**課題の内容**
電磁ブレーキについての文章を、最後の文のすぐあとから書き継いでください。
== 抜粋 ==
高トルク用電磁ブレーキは、低トルク用電磁ブレーキより磁気吸引力を大きくすることができるため、高い制動トルクが得られる。また、図12から分かるように、高トルク用電磁ブレーキの最小制動トルクは、低トルク用電磁ブレーキの最小制動トルクより大きい。
【0005】
一方、従来の電磁ブレーキとしては、例えば特許文献1に記載されているものがある。この特許文献1に示す電磁ブレーキは、フィールドコアに磁気吸着される第1および第2のアーマチュアを有している。これらのアーマチュアのうち、第1のアーマチュアは、ばね力が相対的に弱い複数の板ばねを介して制動軸に支持され、第2のアーマチュアは、ばね力が相対的に強い複数の板ばねを介して制動軸に支持されている。
【0006】
この従来の電磁ブレーキによれば、励磁コイルに通電する電流値が相対的に小さい場合は第1のアーマチュアがフィールドコアに磁気吸着されて相対的に小さい制動力が生じる。励磁コイルに通電する電流値が相対的に大きい場合には、第1のアーマチュアと第2のアーマチュアとがそれぞれフィールドコアに磁気吸着されて制動力が増大する。このため、最小制動トルクと最大制動トルクとの差を大きくとることが可能になる。
【先行技術文献】
【特許文献】
【0007】
【文献】特開2005-28510号公報
【発明の概要】
【発明が解決しようとする課題】
【0008】
従来の電磁ブレーキの中には、最小制動トルクが生じている状態において制動軸を回すことができ、しかも、制動軸を停止させるときには大きな最大制動トルクで完全に止めることができる性能を求められているものがある。この要請に応えるためには、大きな最大制動トルクを得るために高トルク用電磁ブレーキを使用する必要がある。しかし、従来の高トルク用電磁ブレーキでは、最小制動トルクが低トルク用電磁ブレーキの最小制動トルクより大きくなってしまうために、最小制動トルクが生じている状態で制動軸が回り難くなってしまい、上述した要請に応えることはできなかった。
【0009】
このような不具合は、特許文献1に開示されているような、最小制動トルクと最大制動トルクとの差を大きくとることが可能な電磁ブレーキを使用することにより、ある程度は解消する。しかし、特許文献1に示す電磁ブレーキでは、二つのアーマチュアを個別に支持するために、ばね力が異なる複数の板ばねが必要であるから、構造が複雑になるとともに部品数が多くなるという新たな問題が生じる。
【0010】
本発明の目的は、最小制動トルクと最大制動トルクとの差を大きくとることが可能で、しかも構造が簡単な励磁作動ブレーキを提供することである。
===
== 抽出データ ==
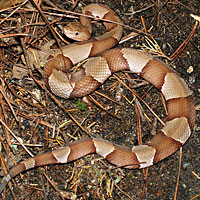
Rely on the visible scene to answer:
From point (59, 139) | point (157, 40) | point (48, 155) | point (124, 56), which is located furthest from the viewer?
point (157, 40)

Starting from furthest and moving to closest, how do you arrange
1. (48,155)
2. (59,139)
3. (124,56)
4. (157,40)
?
(157,40), (124,56), (59,139), (48,155)

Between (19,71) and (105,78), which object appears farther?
(105,78)

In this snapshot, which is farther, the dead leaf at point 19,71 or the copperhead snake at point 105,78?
the dead leaf at point 19,71

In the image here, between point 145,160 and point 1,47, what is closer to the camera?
point 145,160

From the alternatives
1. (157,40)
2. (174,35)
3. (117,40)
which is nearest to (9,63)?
(117,40)

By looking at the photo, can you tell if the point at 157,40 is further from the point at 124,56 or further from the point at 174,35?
the point at 124,56

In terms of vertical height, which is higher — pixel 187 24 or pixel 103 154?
pixel 187 24

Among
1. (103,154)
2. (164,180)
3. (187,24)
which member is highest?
(187,24)

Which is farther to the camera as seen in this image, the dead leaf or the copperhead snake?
the dead leaf
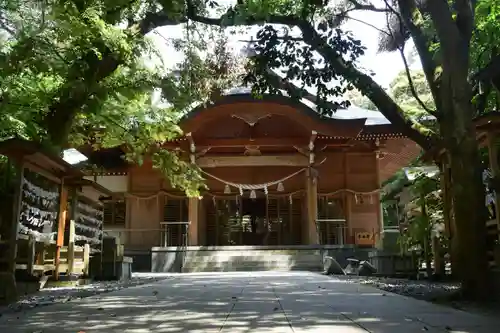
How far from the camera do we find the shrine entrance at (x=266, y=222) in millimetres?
19562

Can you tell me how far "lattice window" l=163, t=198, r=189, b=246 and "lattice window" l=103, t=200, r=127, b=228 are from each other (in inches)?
A: 73.0

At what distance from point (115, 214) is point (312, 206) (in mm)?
8388

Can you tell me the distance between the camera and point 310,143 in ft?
57.5

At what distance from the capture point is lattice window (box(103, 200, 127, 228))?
19.3 meters

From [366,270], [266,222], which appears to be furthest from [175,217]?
[366,270]

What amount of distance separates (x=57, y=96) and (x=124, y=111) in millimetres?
1641

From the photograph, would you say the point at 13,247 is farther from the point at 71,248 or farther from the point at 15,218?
the point at 71,248

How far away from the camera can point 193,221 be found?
17.2 meters

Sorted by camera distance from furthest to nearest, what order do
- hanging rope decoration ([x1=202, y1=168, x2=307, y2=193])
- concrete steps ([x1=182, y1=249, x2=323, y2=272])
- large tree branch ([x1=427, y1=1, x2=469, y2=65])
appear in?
hanging rope decoration ([x1=202, y1=168, x2=307, y2=193]) → concrete steps ([x1=182, y1=249, x2=323, y2=272]) → large tree branch ([x1=427, y1=1, x2=469, y2=65])

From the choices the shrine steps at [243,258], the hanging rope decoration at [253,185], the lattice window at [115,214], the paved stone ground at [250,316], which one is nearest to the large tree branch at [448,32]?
the paved stone ground at [250,316]

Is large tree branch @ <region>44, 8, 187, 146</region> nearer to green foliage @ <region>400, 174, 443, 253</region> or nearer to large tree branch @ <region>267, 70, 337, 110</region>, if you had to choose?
large tree branch @ <region>267, 70, 337, 110</region>

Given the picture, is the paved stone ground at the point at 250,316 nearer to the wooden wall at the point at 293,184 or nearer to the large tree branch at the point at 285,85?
the large tree branch at the point at 285,85

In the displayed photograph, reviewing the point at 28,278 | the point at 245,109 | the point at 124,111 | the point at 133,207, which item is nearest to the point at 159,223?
the point at 133,207

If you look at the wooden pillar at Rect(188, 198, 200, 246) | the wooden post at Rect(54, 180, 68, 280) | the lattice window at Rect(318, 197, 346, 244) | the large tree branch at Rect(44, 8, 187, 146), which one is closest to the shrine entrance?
the lattice window at Rect(318, 197, 346, 244)
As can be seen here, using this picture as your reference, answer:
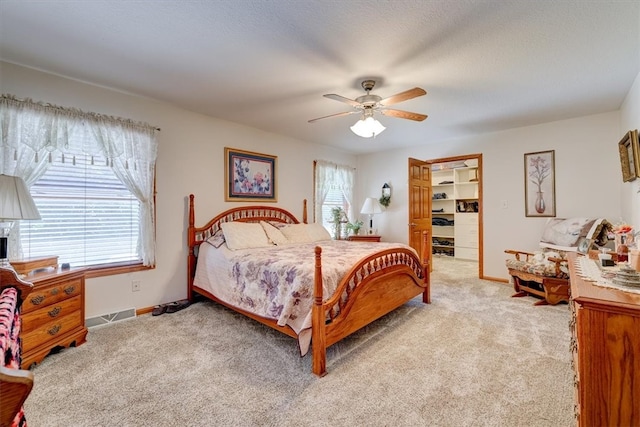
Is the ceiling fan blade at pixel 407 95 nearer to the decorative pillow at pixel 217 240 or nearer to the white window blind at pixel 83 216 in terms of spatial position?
the decorative pillow at pixel 217 240

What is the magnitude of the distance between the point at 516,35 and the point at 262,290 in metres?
2.82

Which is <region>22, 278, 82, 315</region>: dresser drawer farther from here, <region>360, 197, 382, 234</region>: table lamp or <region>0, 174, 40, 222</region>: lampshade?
<region>360, 197, 382, 234</region>: table lamp

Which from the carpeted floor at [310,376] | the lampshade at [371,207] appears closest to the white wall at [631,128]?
the carpeted floor at [310,376]

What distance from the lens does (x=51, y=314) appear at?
7.23 ft

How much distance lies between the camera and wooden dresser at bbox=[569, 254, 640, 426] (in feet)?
3.45

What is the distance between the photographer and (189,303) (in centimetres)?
347

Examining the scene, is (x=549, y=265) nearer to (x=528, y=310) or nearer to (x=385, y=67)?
(x=528, y=310)

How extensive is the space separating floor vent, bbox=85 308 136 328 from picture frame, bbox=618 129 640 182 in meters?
5.20

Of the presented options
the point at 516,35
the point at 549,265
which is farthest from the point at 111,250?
the point at 549,265

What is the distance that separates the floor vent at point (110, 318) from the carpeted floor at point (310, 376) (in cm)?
13

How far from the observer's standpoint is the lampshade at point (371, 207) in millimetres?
5621

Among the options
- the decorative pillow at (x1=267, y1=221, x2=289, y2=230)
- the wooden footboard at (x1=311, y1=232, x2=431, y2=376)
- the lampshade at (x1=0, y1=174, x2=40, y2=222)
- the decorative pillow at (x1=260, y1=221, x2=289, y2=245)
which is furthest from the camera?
the decorative pillow at (x1=267, y1=221, x2=289, y2=230)

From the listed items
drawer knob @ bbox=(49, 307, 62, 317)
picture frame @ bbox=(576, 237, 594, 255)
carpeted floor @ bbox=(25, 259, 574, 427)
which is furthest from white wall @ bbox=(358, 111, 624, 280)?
drawer knob @ bbox=(49, 307, 62, 317)

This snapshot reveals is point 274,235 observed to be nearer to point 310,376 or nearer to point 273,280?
point 273,280
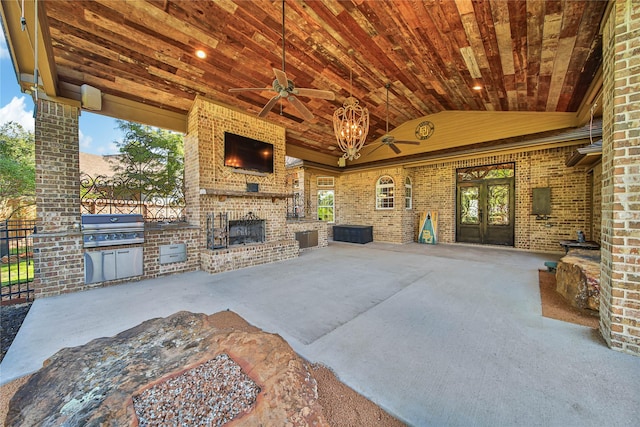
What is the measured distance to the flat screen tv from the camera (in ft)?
17.8

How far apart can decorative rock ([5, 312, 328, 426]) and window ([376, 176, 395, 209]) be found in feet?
25.2

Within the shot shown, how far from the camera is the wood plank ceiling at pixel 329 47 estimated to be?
3.11 meters

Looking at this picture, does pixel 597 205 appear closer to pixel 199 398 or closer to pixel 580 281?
pixel 580 281

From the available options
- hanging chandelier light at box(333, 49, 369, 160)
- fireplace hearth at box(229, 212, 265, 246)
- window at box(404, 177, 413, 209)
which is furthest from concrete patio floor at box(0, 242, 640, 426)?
window at box(404, 177, 413, 209)

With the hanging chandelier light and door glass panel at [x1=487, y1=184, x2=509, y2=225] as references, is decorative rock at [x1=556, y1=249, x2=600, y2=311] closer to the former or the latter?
the hanging chandelier light

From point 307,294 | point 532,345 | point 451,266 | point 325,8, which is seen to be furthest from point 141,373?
point 451,266

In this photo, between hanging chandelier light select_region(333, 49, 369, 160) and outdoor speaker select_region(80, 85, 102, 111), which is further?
hanging chandelier light select_region(333, 49, 369, 160)

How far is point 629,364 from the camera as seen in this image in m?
1.86

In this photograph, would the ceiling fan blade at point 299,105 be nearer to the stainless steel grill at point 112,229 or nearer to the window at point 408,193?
the stainless steel grill at point 112,229

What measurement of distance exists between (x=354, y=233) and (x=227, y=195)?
515 centimetres

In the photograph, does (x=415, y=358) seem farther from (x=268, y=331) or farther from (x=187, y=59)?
(x=187, y=59)

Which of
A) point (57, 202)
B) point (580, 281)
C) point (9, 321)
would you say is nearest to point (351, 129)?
point (580, 281)

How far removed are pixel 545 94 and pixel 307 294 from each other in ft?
21.0

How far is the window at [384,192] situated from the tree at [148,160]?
23.2 feet
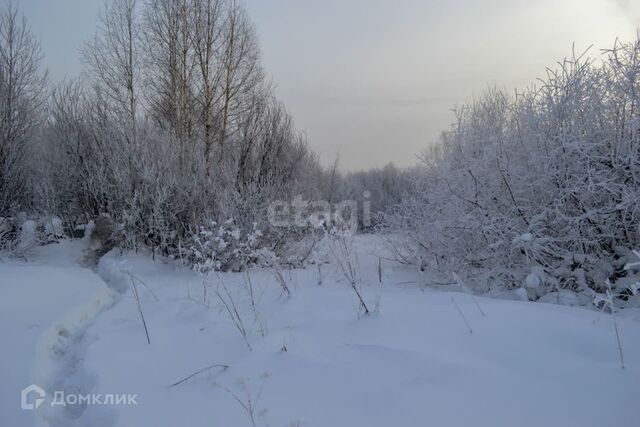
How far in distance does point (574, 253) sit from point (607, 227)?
520 mm

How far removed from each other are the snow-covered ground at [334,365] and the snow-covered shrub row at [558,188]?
5.47ft

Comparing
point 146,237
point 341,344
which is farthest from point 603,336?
point 146,237

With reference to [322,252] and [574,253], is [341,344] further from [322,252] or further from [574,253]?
[574,253]

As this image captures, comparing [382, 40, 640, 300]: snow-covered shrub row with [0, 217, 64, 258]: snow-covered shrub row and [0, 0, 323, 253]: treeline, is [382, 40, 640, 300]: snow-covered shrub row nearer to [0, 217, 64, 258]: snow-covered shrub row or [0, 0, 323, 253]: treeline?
[0, 0, 323, 253]: treeline

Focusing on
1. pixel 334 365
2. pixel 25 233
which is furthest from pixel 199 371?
pixel 25 233

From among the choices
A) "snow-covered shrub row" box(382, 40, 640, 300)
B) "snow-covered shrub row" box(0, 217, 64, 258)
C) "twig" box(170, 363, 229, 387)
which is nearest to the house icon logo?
"twig" box(170, 363, 229, 387)

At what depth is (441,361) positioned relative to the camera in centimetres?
231

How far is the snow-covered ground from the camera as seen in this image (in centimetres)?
193

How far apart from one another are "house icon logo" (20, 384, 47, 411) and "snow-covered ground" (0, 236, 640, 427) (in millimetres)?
35

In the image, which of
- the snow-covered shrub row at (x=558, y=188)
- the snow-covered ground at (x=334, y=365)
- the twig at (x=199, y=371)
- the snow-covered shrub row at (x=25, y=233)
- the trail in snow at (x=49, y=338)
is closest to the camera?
the snow-covered ground at (x=334, y=365)

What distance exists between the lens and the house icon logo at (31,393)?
92.3 inches

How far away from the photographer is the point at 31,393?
2496 millimetres

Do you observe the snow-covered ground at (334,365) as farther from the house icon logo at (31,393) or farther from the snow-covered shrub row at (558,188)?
the snow-covered shrub row at (558,188)

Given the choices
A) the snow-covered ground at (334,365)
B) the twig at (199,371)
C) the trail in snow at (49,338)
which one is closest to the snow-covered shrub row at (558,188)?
the snow-covered ground at (334,365)
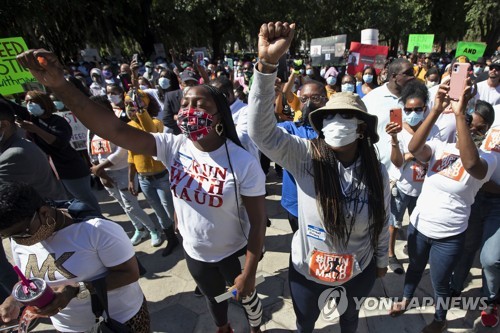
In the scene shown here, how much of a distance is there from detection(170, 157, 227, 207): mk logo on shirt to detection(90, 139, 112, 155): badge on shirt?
80.5 inches

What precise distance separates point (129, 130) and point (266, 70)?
0.90 meters

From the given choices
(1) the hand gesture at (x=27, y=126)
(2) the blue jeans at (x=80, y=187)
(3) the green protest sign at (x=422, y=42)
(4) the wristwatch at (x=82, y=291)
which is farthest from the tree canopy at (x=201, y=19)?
(4) the wristwatch at (x=82, y=291)

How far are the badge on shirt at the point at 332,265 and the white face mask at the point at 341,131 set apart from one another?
0.68 metres

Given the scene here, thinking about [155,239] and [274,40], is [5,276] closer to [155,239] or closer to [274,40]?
[155,239]

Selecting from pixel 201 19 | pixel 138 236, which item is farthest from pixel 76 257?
pixel 201 19

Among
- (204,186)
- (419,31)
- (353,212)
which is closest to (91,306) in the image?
(204,186)

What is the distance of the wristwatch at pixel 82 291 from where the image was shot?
1.53 meters

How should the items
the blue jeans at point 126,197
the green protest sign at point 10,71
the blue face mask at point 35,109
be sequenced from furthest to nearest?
the green protest sign at point 10,71 → the blue jeans at point 126,197 → the blue face mask at point 35,109

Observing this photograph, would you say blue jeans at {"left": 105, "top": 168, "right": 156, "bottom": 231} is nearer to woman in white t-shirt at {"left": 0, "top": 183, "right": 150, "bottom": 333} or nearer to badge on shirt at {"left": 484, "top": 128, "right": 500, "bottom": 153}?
woman in white t-shirt at {"left": 0, "top": 183, "right": 150, "bottom": 333}

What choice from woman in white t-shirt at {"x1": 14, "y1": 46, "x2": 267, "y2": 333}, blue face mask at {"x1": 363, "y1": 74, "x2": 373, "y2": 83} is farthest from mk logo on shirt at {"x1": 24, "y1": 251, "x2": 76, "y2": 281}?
blue face mask at {"x1": 363, "y1": 74, "x2": 373, "y2": 83}

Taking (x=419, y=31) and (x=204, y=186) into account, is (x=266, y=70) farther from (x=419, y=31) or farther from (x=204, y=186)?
(x=419, y=31)

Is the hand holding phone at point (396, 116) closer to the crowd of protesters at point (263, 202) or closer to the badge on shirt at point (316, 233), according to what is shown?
the crowd of protesters at point (263, 202)

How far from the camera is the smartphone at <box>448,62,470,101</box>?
1911mm

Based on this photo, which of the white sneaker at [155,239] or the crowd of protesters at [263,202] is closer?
the crowd of protesters at [263,202]
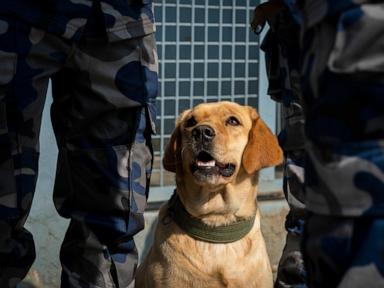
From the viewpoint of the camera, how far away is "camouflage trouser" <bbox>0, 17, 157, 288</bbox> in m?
2.39

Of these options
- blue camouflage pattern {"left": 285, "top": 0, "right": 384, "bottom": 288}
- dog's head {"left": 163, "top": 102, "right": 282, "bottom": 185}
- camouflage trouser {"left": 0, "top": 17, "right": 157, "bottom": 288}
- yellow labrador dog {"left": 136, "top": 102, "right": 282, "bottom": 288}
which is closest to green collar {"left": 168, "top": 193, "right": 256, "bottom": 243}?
yellow labrador dog {"left": 136, "top": 102, "right": 282, "bottom": 288}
===
**出力結果**
【課題を解決するための手段】
【0011】
この目的を達成するために、本発明に係る励磁作動ブレーキは、被制動部材としての制動軸と、環状に形成されて中空部に前記制動軸が遊嵌状態で通され、前記制動軸の軸方向における一端部に磁極面が形成されたフィールドコアと、前記フィールドコアに設けられた励磁コイルと、前記フィールドコアの前記磁極面に向けて前記軸方向に並ぶように配置され、前記制動軸に前記軸方向へ移動自在かつ前記制動軸と一体に回転するように取付けられた複数のアーマチュアとを備え、前記フィールドコアに磁気によって吸引されるアーマチュアの数は、前記励磁コイルに供給される電力の大きさに応じて変わるものである。
【0012】
本発明は、前記励磁作動ブレーキにおいて、さらに、前記複数のアーマチュアを前記フィールドコアに向けて付勢するばね部材を備えていてもよい。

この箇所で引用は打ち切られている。